Copy the records below word for word, starting at the line that contains "At what distance" and continuing to the end of the records.

**Records provided:**
★ ★ ★

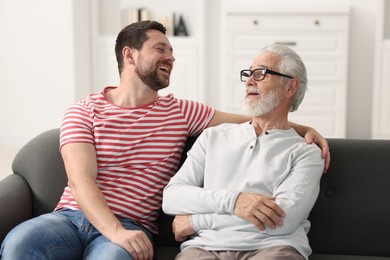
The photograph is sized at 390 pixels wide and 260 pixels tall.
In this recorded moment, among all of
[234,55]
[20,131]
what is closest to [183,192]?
[234,55]

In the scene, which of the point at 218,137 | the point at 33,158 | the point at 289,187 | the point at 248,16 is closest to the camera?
the point at 289,187

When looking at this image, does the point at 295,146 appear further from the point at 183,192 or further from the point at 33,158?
the point at 33,158

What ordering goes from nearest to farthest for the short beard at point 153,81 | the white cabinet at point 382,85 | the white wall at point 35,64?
the short beard at point 153,81, the white cabinet at point 382,85, the white wall at point 35,64

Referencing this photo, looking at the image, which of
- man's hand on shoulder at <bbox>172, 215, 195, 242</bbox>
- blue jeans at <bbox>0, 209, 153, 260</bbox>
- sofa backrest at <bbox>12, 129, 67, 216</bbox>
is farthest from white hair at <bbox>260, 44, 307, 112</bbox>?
sofa backrest at <bbox>12, 129, 67, 216</bbox>

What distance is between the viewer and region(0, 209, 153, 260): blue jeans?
1996 mm

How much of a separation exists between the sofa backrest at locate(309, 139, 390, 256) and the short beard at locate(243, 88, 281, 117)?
0.27m

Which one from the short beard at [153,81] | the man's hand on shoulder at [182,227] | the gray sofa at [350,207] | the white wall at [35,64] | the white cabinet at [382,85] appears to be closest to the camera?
the man's hand on shoulder at [182,227]

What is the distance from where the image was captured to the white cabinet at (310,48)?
5715mm

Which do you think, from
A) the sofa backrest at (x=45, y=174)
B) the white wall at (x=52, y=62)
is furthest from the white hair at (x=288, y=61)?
the white wall at (x=52, y=62)

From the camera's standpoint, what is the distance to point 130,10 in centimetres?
615

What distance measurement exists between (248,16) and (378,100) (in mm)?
1279

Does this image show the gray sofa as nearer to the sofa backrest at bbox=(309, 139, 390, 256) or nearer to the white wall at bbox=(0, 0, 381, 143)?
the sofa backrest at bbox=(309, 139, 390, 256)

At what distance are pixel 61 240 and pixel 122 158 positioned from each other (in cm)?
34

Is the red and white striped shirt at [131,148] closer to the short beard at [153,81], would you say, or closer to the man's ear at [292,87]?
the short beard at [153,81]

★ ★ ★

**Solution for this exercise:**
At what distance are pixel 61 240 and pixel 122 158 positioned from each other (in cm)?
34

Is the red and white striped shirt at [131,148] closer to the short beard at [153,81], would you say, or closer to the man's ear at [292,87]?
the short beard at [153,81]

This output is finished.